ザフルル氏は、マレーシアが世界イスラム経済指標ランキングでサウジアラビア、インドネシア、アラブ首長国連邦を抑え、10年連続でトップの座を維持していると指摘。「マレーシアの強みはイスラム金融、ハラル食品、メディアと娯楽にある。ハラル産業はマレーシアの国内総生産(GDP)への貢献度が大きく、2030年までにGDPの10.8%、額にして2,310億リンギに達すると予測されている」と述べた。
またザフルル氏は、ハラル製品の世界需要が現在3兆米ドルを超え、2030年までに5兆米ドルに増加すると予想されているとして、世界的に魅力的な産業となっていることを強調した。

「MIHAS2025」は9月17―20日の日程でマレーシア国際貿易展示センター(MITEC)で開催される予定。前回は2,100のブースが開設され、成約額は43億リンギに上った。
(ザ・スター電子版、エッジ、ベルナマ通信、5月1日)

官民連携ファンドを設定、半導体産業の能力向上図る

【クアラルンプール】 マレーシア投資開発庁(MIDA)、マレーシア製造業者連盟(FMM)、プライベートエクイティーファンドのビンタン・キャピタル・パートナーズは半導体産業の企業を育成し、バリューチェーンを引き上げるための投資ファンド「ビンタン半導体インパクト・ファンドI」を設けることで合意し、覚書を交わした。

半導体産業を不確実な将来に備えさせるのが狙いで、MIDAの監督能力、FMMが持つ産業界ネットワーク、ビンタン・キャピタルの金融知識を融合させることで、国内企業の能力を世界レベルに引き上げる。信頼に足る半導体センターとしてのマレーシアの地位を強化し、投資誘致にもつなげる。国内企業が新規株式公開(IPO)に乗り出せるよう後押しする狙いもある。
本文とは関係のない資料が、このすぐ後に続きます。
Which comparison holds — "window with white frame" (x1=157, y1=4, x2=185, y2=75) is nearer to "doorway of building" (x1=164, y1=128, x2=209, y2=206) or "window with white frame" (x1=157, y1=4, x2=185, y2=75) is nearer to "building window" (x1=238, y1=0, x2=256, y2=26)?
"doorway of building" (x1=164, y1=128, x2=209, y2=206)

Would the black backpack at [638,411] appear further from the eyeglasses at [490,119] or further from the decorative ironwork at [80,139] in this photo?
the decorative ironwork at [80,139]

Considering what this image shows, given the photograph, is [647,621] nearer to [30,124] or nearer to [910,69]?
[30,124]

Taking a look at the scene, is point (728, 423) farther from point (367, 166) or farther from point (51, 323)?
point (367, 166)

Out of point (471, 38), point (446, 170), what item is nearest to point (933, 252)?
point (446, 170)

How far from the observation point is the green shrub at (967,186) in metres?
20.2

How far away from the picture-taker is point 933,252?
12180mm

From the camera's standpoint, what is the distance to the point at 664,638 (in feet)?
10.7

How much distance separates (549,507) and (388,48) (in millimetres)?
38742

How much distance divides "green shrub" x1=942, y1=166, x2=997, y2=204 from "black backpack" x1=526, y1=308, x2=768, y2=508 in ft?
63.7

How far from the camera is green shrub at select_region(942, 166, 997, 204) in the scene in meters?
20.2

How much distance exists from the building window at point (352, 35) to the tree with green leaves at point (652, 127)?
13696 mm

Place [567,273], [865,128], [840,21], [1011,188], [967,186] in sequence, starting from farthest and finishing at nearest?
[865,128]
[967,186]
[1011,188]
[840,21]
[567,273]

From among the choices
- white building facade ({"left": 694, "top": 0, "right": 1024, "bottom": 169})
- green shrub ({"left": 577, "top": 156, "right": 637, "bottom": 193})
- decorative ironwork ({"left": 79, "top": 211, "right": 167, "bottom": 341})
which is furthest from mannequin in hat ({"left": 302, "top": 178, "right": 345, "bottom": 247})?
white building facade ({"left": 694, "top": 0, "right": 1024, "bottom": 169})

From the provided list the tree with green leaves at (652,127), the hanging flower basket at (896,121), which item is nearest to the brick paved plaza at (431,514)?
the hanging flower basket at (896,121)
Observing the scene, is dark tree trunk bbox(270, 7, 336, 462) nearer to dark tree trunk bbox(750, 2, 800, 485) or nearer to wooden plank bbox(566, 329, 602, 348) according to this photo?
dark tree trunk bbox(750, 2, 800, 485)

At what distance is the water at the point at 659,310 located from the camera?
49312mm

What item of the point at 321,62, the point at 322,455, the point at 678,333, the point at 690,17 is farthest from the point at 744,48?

社会、環境面では、「B Corp」認証の基準を守り、持続可能な社会の実現を促進する。「B Corp」認証とは、米国の非営利団体が運営する、社会や環境に配慮した企業を認証する制度。
(エッジ、ニュー・ストレーツ・タイムズ電子版、4月29日)

BATマレーシア、第3四半期までに電子たばこ製品販売を停止

【クアラルンプール】 ブリティッシュ・アメリカン・タバコ・マレーシア(BATマレーシア)は、電子たばこ製品の規制を盛り込んだ「2024年公衆衛生のための喫煙製品規制法」(法律852)を遵守するため、2025年第3四半期までにマレーシア市場における電子たばこ製品販売を段階的に停止すると発表した。

BATマレーシアは、「今回の移行では新規制を遵守しつつ電子たばこ製品の商業的評価を実施し、可燃性タバコの価値向上に引き続き注力していく」としている。
BATマレーシアは、世界トップ・シェアの電子たばこブランドを自称する「Vuse」をマレーシア市場で販売している。可燃性たばこではダンヒル、ピーター・スタイベサント、ロスマンズ、KYO、ラッキーズといったブランドを販売している。

電子たばこについては、先ごろズルケフリー・アハマド保健相が、昨年10月1日に施行された法律第852号に基づき、取締活動と規制強化を実施すると述べていた。同法は特に18歳未満の個人を対象としており、電子たばこや喫煙機器を含むあらゆる喫煙製品の購入、使用、販売を禁止している。
(エッジ、マレーシアン・リザーブ、4月28日)

KLタワーが再オープン、外国人向けチケットは20%超値上げ

【クアラルンプール】 一時閉鎖中だったクアラルンプール(KL)のランドマーク「KLタワー」が26日、再開。料金が見直され、外国人観光客向けには20%以上値上げされた。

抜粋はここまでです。